Sometimes, Hudson concedes, the sheer crush of preparation makes him forget his ultimate goal.

But he won't miss much when they do shove off. "I've been working on the road for the past seven years. I'm already used to getting rid of the good furniture. "

He's looking forward to fishing, sailing, and, most of all, surfing. "Surfing's been a very big passion. This is the ultimate surf trip. There will be fabulous waves all through the South and Central American part of the trip - medium-sized, perfect waves. All the islands in the Pacific will have fabulous waves," though they're the larger, rougher reef waves, which are harder for him to surf than they would have been ten years ago.

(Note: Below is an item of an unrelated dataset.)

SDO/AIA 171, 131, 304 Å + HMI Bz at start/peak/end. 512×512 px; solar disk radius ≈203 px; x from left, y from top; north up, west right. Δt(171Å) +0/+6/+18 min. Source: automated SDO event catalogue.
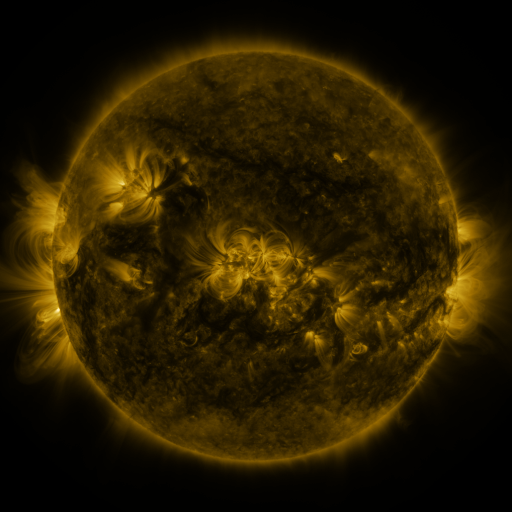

Encroaching age was Hudson's main reason for going now. "If I wait until I'm 50 or 55, I physically won't be able to go after those things. If you wait till you retire, you can only sit in the cockpit."

Goolkasian's ambition is even simpler. "I want to be out in the middle of the ocean with no land in sight and see the sun set or the sun rise," she says. "People wonder what we'll do all day to keep busy. My days are going to be totally full between being on watch and writing. I'm not worried about passing the time."

Both traveled on the cheap in their younger days, when you literally could live on the $5 a day the guidebooks wrote about. Hudson calculates their expenses this trip could range from $400 to $1000 a month, depending on whether they eat onboard or ashore, or pay for slips in marinas or anchor and row in.

Cruising "is like a subculture," Hudson says. "We've graduated from backpacks to sailboats."